Intelligence artificielle : "J'ai perdu 60% de mon chiffre d'affaires en quelques mois", témoigne une traductrice freelance
Tout l'été, on interroge des salariés, des fonctionnaires, des indépendants, des chefs d'entreprise sur leur rapport aux intelligences artificielles génératives. Comment les utilisent-ils, comment modifient-elles leur pratique professionnelle ? Aujourd'hui : Virginie Maisonobe, traductrice.
Virginie Maisonobe à 42 ans. C'est un peu par hasard qu'elle est arrivée un dans le milieu de la traduction, il y a 17 ans, après des études de langue puis de journalisme. À l'époque, elle vivait à Berlin, elle a commencé par traduire des logiciels, puis elle s’est spécialisée, progressivement, dans le e-commerce, en traduisant des sites web, des brochures, des catalogues, des fiches produit, ou des newsletters. Aujourd'hui, elle travaille en free-lance, depuis chez elle, à Clermont-Ferrand. L’été dernier, l’intelligence artificielle générative a fait une entrée fracassante dans sa pratique professionnelle.
"J'ai reçu le mail d'un client, il m'annonçait qu'il avait décidé de modifier la façon dont nous allions collaborer. À la place de la traduction, il me demandait de relire des textes qu'il aurait lui-même fait traduire par ChatGPT. J'avais déjà en tête que les IA allaient bouleverser mon métier, j'ai dit oui, en pensant qu'on verrait après. Et c'est comme cela que ça a commencé".
Virginie Maisonobe, traductriceà franceinfo
Quelques semaines plus tard, un autre client l’a contactée. Cette fois, pour rompre complètement la collaboration. De fil en aiguille, la traductrice a perdu 60% de son chiffre d’affaires, entre août et décembre 2023.
"Cela a été fulgurant, j'avais du mal à y croire parce qu'il s'agissait de clients avec lesquels je travaillais depuis très longtemps et qui étaient satisfaits de mon travail. Quand on est indépendant, qu'on travaille sur contrat, on sait que cela peut s'arrêter à tout moment. Mais c'était quand même un choc de perdre un telle part de mon chiffre d'affaires, en quelques mois. C'est comme si ma compétence et mes années d'expérience n'avaient plus de valeur, du jour au lendemain".

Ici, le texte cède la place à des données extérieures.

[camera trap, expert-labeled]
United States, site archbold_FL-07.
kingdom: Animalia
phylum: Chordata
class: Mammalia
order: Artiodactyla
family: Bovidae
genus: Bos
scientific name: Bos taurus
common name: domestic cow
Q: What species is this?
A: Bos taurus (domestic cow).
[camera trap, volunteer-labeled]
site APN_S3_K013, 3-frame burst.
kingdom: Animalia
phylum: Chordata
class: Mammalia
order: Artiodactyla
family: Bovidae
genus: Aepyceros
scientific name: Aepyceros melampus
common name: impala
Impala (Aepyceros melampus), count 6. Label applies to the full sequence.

Virginie Maisonobeà franceinfo
Virginie Maisonobe a dû se plier à un travail de post-édition
Un travail qui consiste à relire et à corriger un texte pré-traduit par une intelligence artificielle générative ou par un outil de traduction automatique. "La post édition, cela ressemble à du travail à la chaîne. On nous demande de travailler beaucoup plus vite, sur des volumes beaucoup plus importants. On a moins la possibilité de poser des questions au client, lorsqu'il y a un problème de compréhension.
Et surtout, il y a peu de place pour la créativité. Même si le e-commerce ce n'est pas de la traduction littéraire, traduire un slogan, un titre de newsletter, des textes marketing, ça peut être quand même source de créativité pour un traducteur. C'est ce qui faisait mon plaisir dans ce travail. Et là, cela m'intéresse beaucoup moins qu'avant."
La traductrice a finalement décidé de changer de métier
"Je n'ai rien contre l'IA, mais moi, je ne veux pas être passive face à cette nouvelle technologie, car je suis sûre qu'elle va déferler sur tous les métiers. Je veux l'utiliser de manière active. J'ai préféré changer de voie et utiliser mes compétences dans un domaine qui me paraît moins menacé"
Virginie Maisonobeà franceinfo
Virginie Maisonobe rejoint une entreprise cet été, en tant que référenceuse web trilingue, allemand, anglais, français.